In the below code:
class EnrichmentStream {
private val checkpointsDir = "file://${System.getProperty("user.dir")}/checkpoints/"
private val rocksDBStateDir = "file://${System.getProperty("user.dir")}/state/rocksdb/"
companion object {
@JvmStatic
fun main(args: Array<String>) {
EnrichmentStream().runStream()
}
}
fun runStream() {
val environment = StreamExecutionEnvironment
.createLocalEnvironmentWithWebUI(Configuration())
environment.parallelism = 3
// Checkpoint Configurations
environment.enableCheckpointing(5000)
environment.checkpointConfig.minPauseBetweenCheckpoints = 100
environment.checkpointConfig.setCheckpointStorage(checkpointsDir)
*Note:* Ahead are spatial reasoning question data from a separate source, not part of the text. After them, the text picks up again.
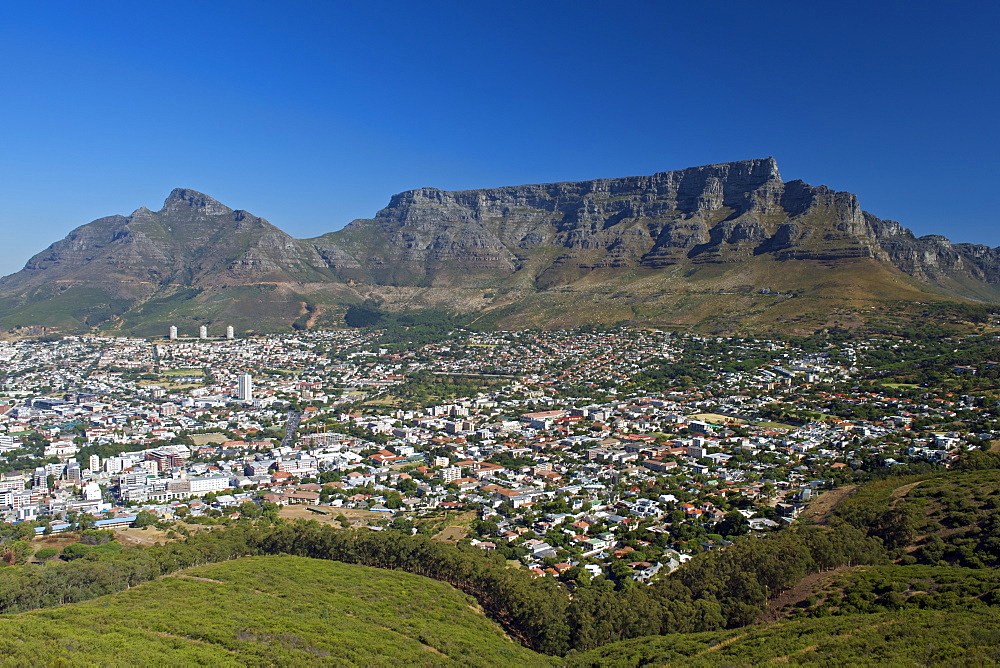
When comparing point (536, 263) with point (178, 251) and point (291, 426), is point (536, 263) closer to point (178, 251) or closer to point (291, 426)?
point (178, 251)

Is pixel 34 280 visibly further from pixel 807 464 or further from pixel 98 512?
pixel 807 464

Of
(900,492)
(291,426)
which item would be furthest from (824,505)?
(291,426)

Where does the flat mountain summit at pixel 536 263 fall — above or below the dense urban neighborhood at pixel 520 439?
above

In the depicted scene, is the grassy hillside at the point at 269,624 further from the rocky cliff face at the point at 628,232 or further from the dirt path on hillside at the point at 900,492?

val stateBackend = EmbeddedRocksDBStateBackend()
stateBackend.setDbStoragePath(rocksDBStateDir)
environment.stateBackend = stateBackend
environment.checkpointConfig.externalizedCheckpointCleanup =
CheckpointConfig.ExternalizedCheckpointCleanup.RETAIN_ON_CANCELLATION
// Configure Restart Strategy
environment.restartStrategy = RestartStrategies.fixedDelayRestart(5, Time.seconds(5))
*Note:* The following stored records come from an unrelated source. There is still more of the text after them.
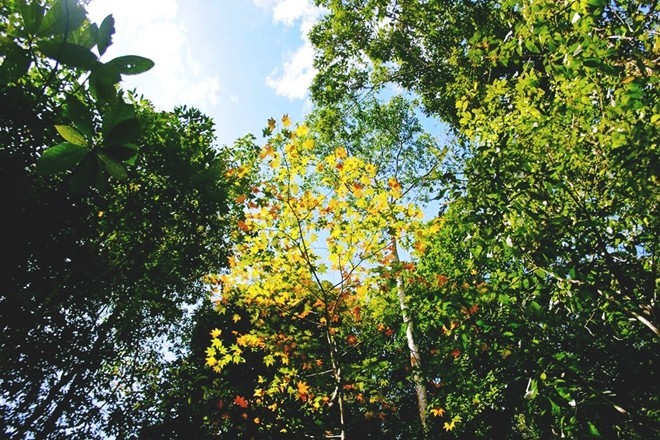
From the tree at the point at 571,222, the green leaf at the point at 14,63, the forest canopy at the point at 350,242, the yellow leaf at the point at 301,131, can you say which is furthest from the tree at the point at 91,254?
the tree at the point at 571,222

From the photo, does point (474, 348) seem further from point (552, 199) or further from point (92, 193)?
point (92, 193)

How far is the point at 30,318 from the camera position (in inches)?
232

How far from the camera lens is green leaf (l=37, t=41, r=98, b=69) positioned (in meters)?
0.89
val tableEnvironment = StreamTableEnvironment.create(environment)
// Run some SQL queries to check the existing Catalogs, Databases and Tables
tableEnvironment
.executeSql("SHOW CATALOGS")
.print()
tableEnvironment
.executeSql("SHOW DATABASES")
.print()
tableEnvironment
.executeSql("SHOW TABLES")
.print()
tableEnvironment
.executeSql("CREATE TABLE Orders (`user` BIGINT, product STRING, amount INT) WITH (...)")
.print()
}
}
Can Flink statebackend delete old records(more than 2 hours old) in RocksDB table(Orders
)? so that table(Orders
) has records whose life is less than 2 hours old, at any point of time. We use this data for comparison.
if yes, what is the syntax for CREATE TABLE
to inform that interval?
What you can do is to set table.exec.state.ttl
to two hours -- see the docs for the specifics.
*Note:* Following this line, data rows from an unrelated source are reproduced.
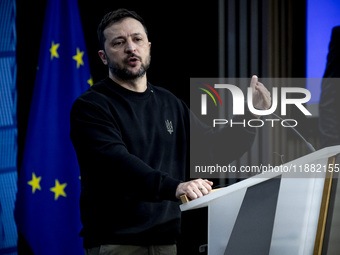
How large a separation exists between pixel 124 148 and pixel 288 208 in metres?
0.59

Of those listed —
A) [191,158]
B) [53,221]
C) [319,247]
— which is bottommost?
[53,221]

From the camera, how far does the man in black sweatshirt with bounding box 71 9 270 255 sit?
5.65ft

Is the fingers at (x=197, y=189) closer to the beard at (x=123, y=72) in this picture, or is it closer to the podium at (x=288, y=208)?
the podium at (x=288, y=208)

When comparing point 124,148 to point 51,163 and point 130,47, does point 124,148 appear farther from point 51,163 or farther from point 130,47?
point 51,163

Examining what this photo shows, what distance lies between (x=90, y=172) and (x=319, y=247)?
2.71 ft

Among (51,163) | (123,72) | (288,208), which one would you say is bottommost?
(51,163)

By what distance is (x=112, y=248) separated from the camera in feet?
5.76

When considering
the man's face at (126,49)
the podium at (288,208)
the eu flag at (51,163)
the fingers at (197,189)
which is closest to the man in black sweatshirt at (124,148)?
the man's face at (126,49)

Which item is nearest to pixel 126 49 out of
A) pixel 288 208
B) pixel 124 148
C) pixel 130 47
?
pixel 130 47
The effect of this will be to expire all of the state for this job after two hours. There's (currently) no way to specific the state TTL on a per-table basis.
Update:
In many cases it's not necessary to do this sort of state management yourself. If you construct your queries so that the temporal constraints are part of the query, then Flink SQL will automatically clear state that is no longer useful.
Queries that can do this include interval and temporal joins, windows, over aggregations, and match_recognize.